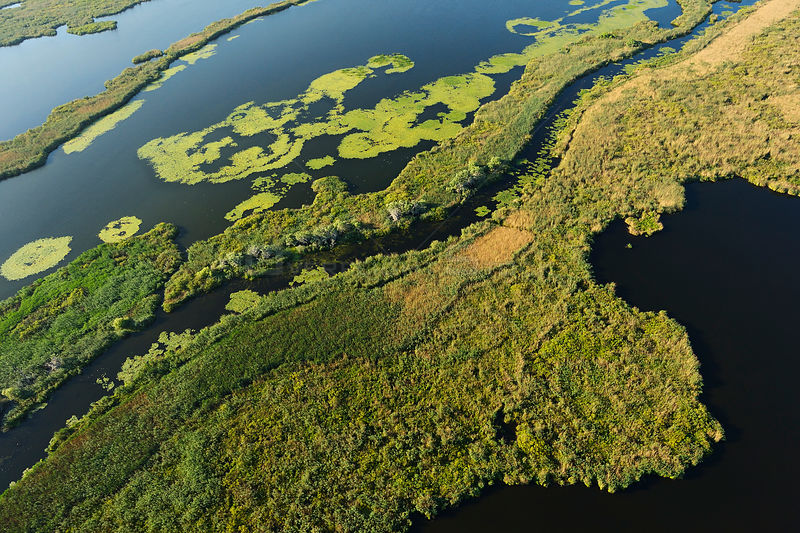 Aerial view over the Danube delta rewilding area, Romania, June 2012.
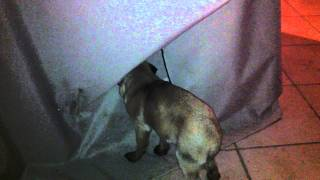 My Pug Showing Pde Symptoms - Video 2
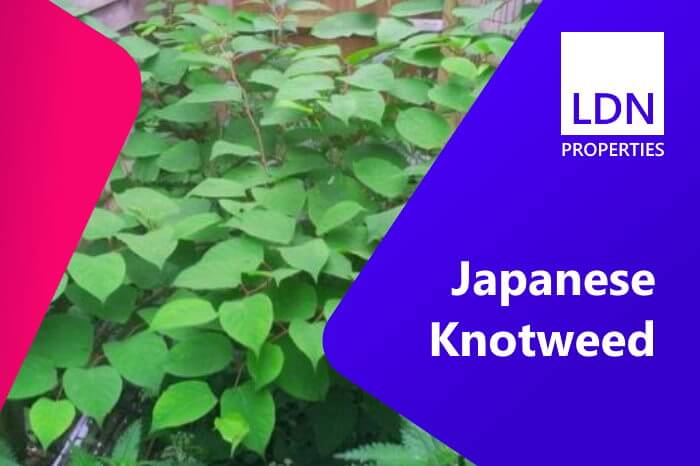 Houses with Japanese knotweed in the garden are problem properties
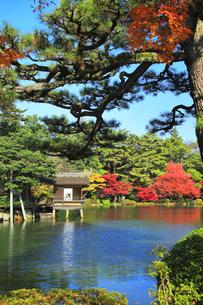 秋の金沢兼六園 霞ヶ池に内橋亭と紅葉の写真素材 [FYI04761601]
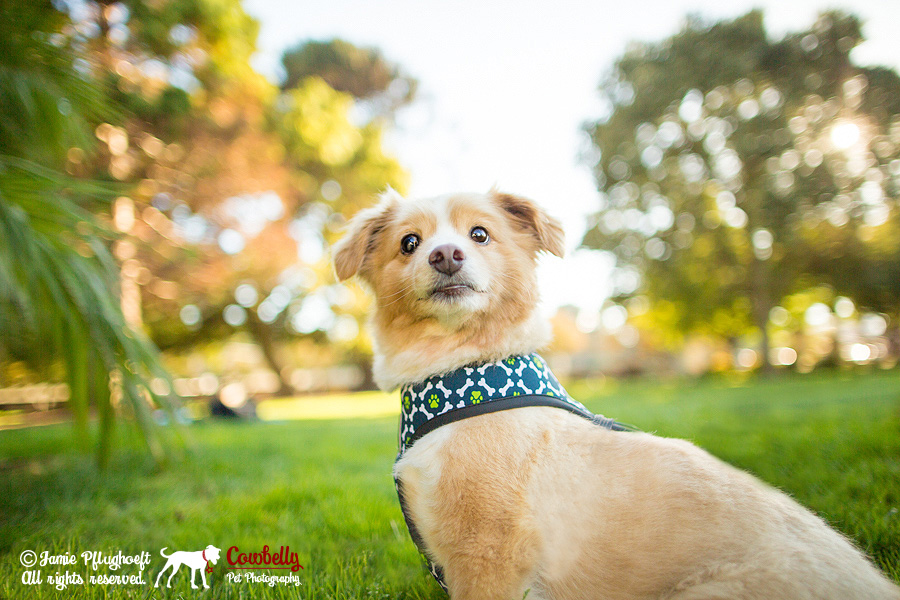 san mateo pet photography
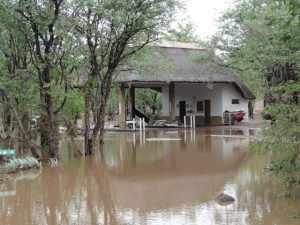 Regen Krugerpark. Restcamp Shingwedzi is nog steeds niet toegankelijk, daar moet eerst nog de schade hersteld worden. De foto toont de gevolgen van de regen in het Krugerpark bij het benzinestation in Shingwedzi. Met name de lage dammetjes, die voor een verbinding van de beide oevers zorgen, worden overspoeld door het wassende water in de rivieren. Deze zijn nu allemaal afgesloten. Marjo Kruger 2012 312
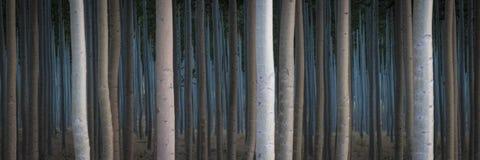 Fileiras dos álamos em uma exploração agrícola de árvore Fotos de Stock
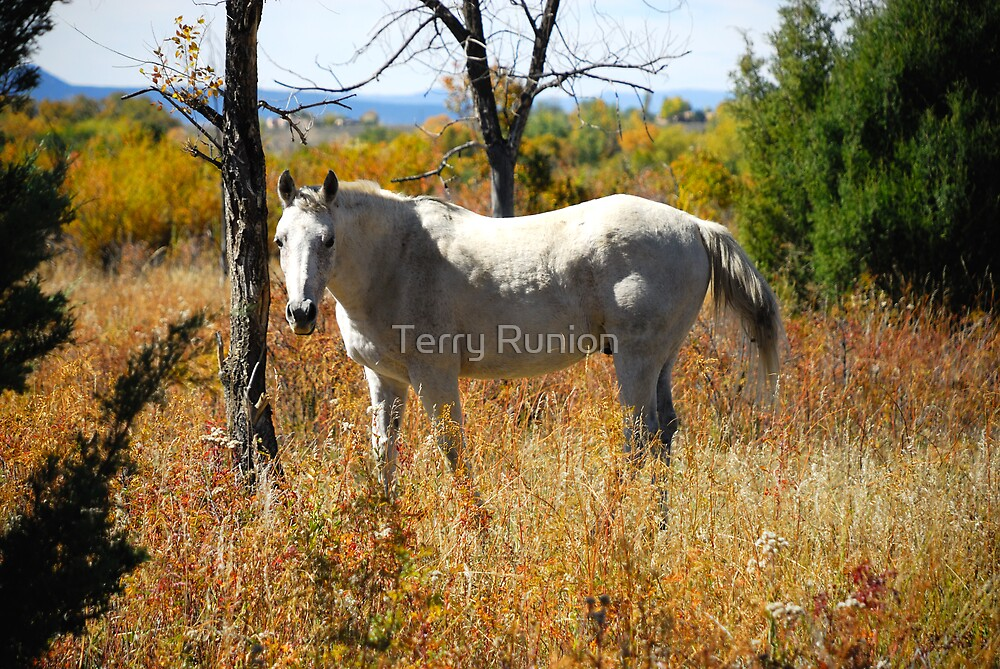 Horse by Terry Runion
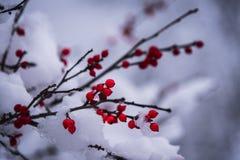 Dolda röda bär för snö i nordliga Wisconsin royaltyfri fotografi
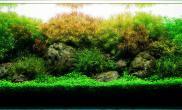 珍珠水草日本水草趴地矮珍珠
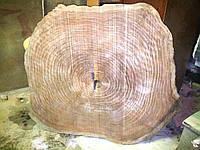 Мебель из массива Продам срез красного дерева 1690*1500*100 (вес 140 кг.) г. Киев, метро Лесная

════════════════

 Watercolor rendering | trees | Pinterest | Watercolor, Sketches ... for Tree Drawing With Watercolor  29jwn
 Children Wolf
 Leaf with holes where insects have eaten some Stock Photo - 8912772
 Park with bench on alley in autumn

════════════════

About this task: Output exactly the lines above, from the line with "Aerial view over" to the line with "san mateo pet photography", both included; skip the pictures.

Output for this task:
 Aerial view over the Danube delta rewilding area, Romania, June 2012.
 My Pug Showing Pde Symptoms - Video 2
 Houses with Japanese knotweed in the garden are problem properties
 秋の金沢兼六園 霞ヶ池に内橋亭と紅葉の写真素材 [FYI04761601]
 san mateo pet photography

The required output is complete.